Parts of the exercise -
1) From the Prince Imrahil and Caldara post, copy word for word the passage from "It was brought" up to and including "the proper spot.".
2) In one to three sentences, explain why the poster of the Prince Imrahil and Caldara post opened a new thread.

Document text -
....

Prince Imrahil (The Flame of the West, Ally) and Caldara

By Slothgodfather, in Rules questions & answers

It was brought up in a few different threads about the spoiled Prince Imrahil from the Flame in the West box and how his ability works/doesn't work with Caldara. Figured instead of hunting those threads I'd just start a new one in the proper spot.

Prince Imrahil is an ally with the conditional passive text: While there is a hero card in your discard pile, Prince Imrahil loses the ally card type and gains the hero card type.

Caldara has the action ability: Discard Caldara to put 1 spirit ally from your discard pile into play for each other hero you control with a printed spirit resource icon.

....

Given material -
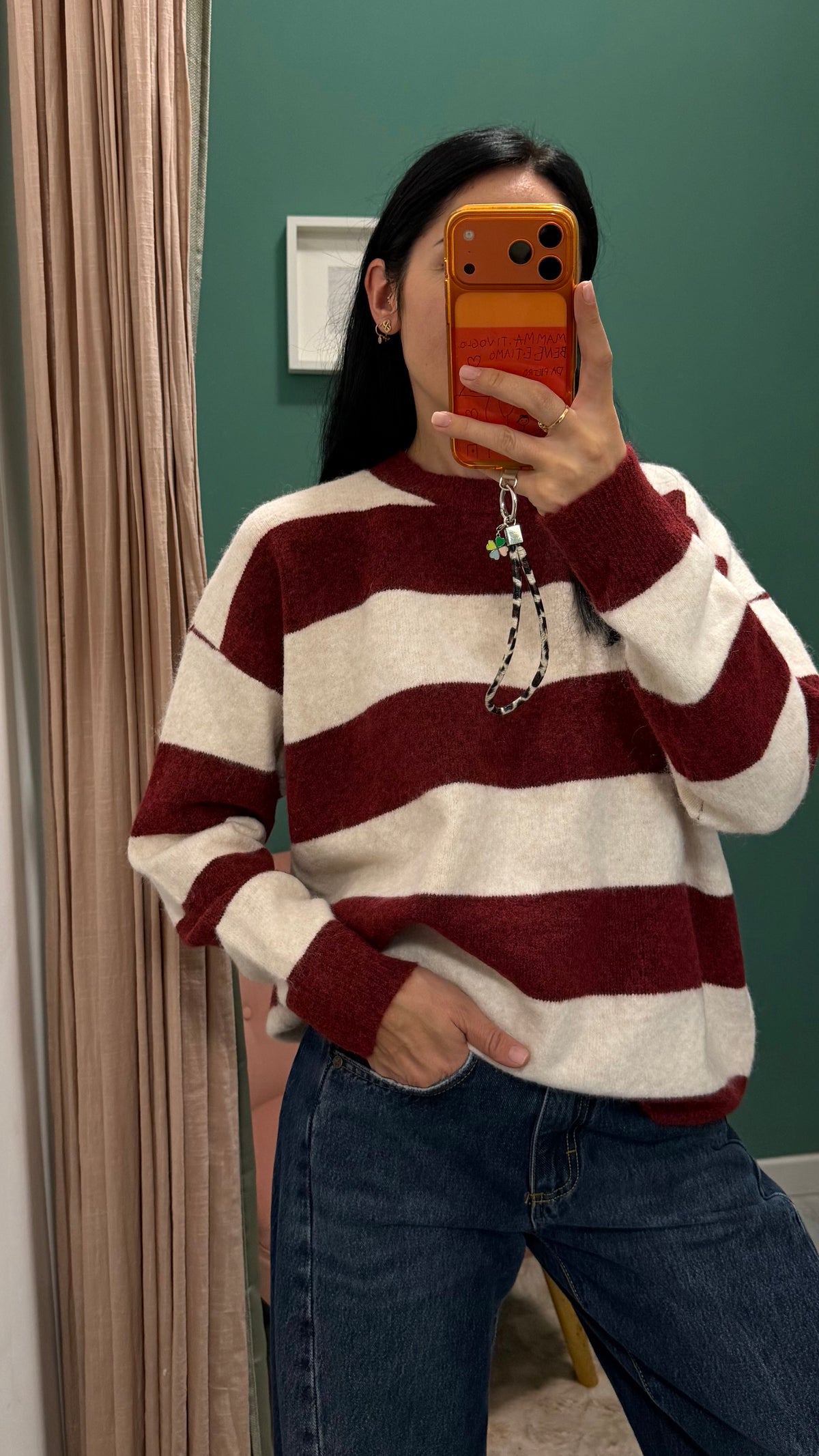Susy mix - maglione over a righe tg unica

....

Activity answers -
1)
It was brought up in a few different threads about the spoiled Prince Imrahil from the Flame in the West box and how his ability works/doesn't work with Caldara. Figured instead of hunting those threads I'd just start a new one in the proper spot.

2) The question of how Prince Imrahil's ability works with Caldara had come up in a few different threads. Instead of hunting through those threads, the poster started a new one in the proper spot.